Elles retournèrent au restoroute. Une faible lumière passait par le verre cannelé d’une grande porte à double battant. Lorsqu’elles entrèrent dans la salle, Angström eut un sentiment d’aventure, non pas dangereuse, mais davantage dans le goût de ce qu’elle avait vécu autrefois lors d’un orage sur son lieu de vacances. Toutes les tables étaient occupées. Sur certaines tremblotait la lueur de chandelles. Les réfugiés discutaient, mangeaient, se taisaient, dormaient. Il faisait nettement plus chaud qu’à l’extérieur. Une odeur de renfermé les assaillit. Un homme vêtu d’une veste épaisse vint à leur rencontre, un nœud papillon autour du cou.
« Nous sommes complets, les informa-t-il. Lumière, sanitaires, eau courante, frigos, chauffage, systèmes de commande et de paiement, plus rien ne marche. J’ai terminé mon service depuis trois heures. Mais nous ne pouvons refuser de nouveaux voyageurs. Si vous trouvez une petite place, vous pouvez rester. »
Immobiles, les neuf hommes scrutaient les moniteurs de la salle de contrôle.
« C’est parti ! »
Oberstätter appuya sur la touche. Trois heures durant, ils avaient téléphoné, discuté, simulé. Ils ignoraient encore ce qui avait provoqué la coupure de courant.
Ils ne savaient qu’une seule chose : presque toute l’Europe se retrouvait sans énergie. Les centrales comme celle d’Ybbs-Persenbeug sur le Danube comptaient parmi les plus importantes pour rétablir l’alimentation, dans la mesure où elles pouvaient redémarrer à tout moment sans aide extérieure. Ils savaient également pour quelle raison leur centrale s’était arrêtée en urgence. En raison de la crise de grande ampleur, il y avait eu dans les réseaux une montée soudaine de fréquence, qui n’avait pu être corrigée. Les logiciels de nombreuses centrales les avaient alors désactivées automatiquement, en un quart de seconde, afin d’éviter la destruction des générateurs.
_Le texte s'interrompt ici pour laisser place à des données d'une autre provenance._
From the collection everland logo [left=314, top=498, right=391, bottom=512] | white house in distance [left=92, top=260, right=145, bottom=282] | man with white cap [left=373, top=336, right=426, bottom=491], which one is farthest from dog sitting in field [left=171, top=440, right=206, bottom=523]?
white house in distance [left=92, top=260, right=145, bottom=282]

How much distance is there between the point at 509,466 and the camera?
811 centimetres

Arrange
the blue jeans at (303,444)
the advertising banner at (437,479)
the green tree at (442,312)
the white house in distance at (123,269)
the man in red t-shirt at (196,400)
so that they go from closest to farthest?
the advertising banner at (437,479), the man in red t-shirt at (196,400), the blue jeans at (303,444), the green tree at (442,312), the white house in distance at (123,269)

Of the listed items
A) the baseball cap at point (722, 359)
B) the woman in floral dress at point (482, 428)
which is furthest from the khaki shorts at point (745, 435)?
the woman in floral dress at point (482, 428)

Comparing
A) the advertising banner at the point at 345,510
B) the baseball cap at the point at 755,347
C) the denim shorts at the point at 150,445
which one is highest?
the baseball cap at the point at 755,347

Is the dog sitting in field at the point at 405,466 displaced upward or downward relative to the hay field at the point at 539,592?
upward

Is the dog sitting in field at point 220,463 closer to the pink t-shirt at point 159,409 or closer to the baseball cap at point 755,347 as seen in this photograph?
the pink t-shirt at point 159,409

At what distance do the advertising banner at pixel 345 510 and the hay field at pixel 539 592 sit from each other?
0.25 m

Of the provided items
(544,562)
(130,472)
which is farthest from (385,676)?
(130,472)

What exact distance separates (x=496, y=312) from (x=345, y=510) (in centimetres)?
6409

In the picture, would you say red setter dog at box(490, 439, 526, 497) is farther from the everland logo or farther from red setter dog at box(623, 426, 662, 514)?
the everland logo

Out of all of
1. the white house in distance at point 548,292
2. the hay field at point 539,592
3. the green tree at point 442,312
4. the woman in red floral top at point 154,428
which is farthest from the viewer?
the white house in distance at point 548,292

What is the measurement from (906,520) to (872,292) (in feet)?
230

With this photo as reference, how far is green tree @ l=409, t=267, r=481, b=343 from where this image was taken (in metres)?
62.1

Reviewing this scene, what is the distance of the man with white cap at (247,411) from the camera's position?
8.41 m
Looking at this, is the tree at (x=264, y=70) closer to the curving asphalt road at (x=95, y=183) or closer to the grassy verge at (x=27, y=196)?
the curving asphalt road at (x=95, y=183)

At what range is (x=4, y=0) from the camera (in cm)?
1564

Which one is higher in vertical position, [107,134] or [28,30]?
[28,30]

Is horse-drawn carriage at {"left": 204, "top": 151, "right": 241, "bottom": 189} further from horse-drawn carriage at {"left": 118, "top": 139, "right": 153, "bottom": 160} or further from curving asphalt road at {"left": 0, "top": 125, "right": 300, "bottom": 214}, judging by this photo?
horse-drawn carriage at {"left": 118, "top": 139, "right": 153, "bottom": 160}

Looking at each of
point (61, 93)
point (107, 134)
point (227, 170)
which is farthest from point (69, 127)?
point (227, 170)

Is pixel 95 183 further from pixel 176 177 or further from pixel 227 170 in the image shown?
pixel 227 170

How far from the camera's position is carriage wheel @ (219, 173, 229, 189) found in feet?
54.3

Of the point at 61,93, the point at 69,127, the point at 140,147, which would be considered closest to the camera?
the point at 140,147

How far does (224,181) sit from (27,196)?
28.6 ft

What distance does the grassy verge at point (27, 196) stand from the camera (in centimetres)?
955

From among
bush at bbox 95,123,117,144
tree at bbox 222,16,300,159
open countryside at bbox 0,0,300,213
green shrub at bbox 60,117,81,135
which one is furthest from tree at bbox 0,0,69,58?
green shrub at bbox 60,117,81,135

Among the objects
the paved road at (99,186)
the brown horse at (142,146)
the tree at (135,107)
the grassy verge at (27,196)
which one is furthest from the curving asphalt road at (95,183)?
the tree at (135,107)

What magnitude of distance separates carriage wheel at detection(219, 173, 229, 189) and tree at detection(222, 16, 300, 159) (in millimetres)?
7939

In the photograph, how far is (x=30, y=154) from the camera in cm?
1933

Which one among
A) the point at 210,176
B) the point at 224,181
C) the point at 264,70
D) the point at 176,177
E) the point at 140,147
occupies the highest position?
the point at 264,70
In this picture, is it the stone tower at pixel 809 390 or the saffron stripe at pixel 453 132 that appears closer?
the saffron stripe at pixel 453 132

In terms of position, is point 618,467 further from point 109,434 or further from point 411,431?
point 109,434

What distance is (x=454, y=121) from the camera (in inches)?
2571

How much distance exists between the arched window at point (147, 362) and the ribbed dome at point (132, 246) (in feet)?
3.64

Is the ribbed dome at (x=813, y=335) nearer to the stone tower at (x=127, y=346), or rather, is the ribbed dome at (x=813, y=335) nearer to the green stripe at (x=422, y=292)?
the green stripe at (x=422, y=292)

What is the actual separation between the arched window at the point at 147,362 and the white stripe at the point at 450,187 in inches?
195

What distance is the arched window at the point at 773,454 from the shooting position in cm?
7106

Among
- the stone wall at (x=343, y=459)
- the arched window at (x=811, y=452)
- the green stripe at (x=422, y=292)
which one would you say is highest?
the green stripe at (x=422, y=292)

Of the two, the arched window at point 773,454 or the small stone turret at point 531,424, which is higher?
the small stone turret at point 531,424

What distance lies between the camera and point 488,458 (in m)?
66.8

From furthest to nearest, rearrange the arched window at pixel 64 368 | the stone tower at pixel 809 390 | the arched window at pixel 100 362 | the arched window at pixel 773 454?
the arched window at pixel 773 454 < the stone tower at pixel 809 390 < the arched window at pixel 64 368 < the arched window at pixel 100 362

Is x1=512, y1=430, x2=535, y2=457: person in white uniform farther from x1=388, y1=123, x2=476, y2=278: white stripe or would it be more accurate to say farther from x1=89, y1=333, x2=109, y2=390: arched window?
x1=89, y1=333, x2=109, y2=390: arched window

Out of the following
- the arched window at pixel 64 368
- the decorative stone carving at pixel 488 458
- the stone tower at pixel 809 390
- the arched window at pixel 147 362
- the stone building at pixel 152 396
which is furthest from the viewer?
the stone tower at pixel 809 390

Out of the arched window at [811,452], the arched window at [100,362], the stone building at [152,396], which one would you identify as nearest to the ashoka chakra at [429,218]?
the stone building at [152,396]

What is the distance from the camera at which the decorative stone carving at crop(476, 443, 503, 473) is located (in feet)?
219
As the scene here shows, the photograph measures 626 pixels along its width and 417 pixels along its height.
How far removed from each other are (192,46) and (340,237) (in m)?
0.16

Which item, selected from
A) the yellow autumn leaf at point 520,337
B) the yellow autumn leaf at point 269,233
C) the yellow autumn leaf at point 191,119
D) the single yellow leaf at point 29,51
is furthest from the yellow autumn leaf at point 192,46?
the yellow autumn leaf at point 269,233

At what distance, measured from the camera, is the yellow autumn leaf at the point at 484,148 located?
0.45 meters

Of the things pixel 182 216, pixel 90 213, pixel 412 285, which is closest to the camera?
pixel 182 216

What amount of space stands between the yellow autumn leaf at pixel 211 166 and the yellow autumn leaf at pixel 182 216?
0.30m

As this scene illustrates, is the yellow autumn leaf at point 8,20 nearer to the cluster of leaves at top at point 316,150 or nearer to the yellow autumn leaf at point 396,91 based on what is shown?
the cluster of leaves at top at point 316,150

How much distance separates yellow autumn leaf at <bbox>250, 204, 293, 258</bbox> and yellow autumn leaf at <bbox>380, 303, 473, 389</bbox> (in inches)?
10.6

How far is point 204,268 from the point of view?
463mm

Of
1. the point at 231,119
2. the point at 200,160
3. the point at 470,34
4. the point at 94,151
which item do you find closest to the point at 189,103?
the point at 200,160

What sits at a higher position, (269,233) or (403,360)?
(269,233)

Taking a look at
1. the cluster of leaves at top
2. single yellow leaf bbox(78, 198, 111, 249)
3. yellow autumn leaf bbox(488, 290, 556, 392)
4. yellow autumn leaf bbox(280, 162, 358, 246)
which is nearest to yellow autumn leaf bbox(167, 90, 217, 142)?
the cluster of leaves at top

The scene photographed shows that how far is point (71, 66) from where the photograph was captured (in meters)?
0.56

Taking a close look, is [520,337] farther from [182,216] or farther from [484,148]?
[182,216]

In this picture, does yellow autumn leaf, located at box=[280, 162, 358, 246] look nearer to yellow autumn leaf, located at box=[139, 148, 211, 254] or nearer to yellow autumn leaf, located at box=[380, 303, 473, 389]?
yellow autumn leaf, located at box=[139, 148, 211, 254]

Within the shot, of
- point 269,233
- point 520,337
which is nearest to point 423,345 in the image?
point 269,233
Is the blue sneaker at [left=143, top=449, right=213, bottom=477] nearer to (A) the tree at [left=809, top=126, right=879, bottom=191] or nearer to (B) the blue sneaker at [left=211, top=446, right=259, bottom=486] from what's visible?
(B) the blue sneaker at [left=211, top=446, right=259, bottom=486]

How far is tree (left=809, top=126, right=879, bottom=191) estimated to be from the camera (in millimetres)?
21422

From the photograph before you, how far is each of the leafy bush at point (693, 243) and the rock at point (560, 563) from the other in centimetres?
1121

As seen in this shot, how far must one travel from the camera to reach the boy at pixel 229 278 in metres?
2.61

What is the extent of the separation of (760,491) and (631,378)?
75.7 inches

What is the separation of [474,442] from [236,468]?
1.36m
Le sentiment qu’avait éprouvé Oberstätter face aux imposantes machines prises de soubresauts s’était révélé juste. Mais il ne comprenait toujours pas pourquoi ses collègues avaient vu des messages d’alerte contraires. Il espérait que les installations n’avaient pas été abîmées.
Pour l’heure, ils tentaient de faire repartir la centrale. Contrairement à une machine à café, on ne pouvait se contenter d’appuyer sur un bouton. Pas à pas, ils devaient conduire l’eau à travers les turbines, raccorder les générateurs. Soupapes de pression et bien d’autres composants devaient être pris en considération avant de pouvoir enfin libérer le courant dans le réseau.
« Et stop, fit un de ses collègues. Il montrait un écran du doigt. Là, risque de court-circuit au niveau XCL 1362. Au tout début. Étrange. Armin, Emil, vous allez en bas pour voir ça.
— Ça signifie au moins une heure de retard, soupira l’un des techniciens.
— Nous n’avons pas le choix, répondit Oberstätter. Tant que tout n’est pas en ordre, on ne peut pas redémarrer. »
Il prit le téléphone et composa le numéro de la gestion de crise de la centrale.
Michelsen se hâtait vers la sortie. Elle passa devant la salle de conférence, où le ministre de l’Intérieur discutait encore de la situation, par visioconférence, avec ses collègues européens. Dans le couloir l’attendaient sept employés de différents services, et, ensemble, ils se dirigèrent vers la salle de presse — le porte-parole du ministère de l’Intérieur ouvrait la voie.
Entre lui et son cortège fusaient questions et réponses tous azimuts.
« Connaît-on la cause ?
— Non. Pas la moindre idée. Pour la presse : le plus important, pour l’instant, c’est de rétablir l’alimentation. On recherchera les causes sitôt que les populations pourront de nouveau se chauffer, faire les courses et se rendre au travail.
— Pour quand estime-t-on la fin de la coupure ?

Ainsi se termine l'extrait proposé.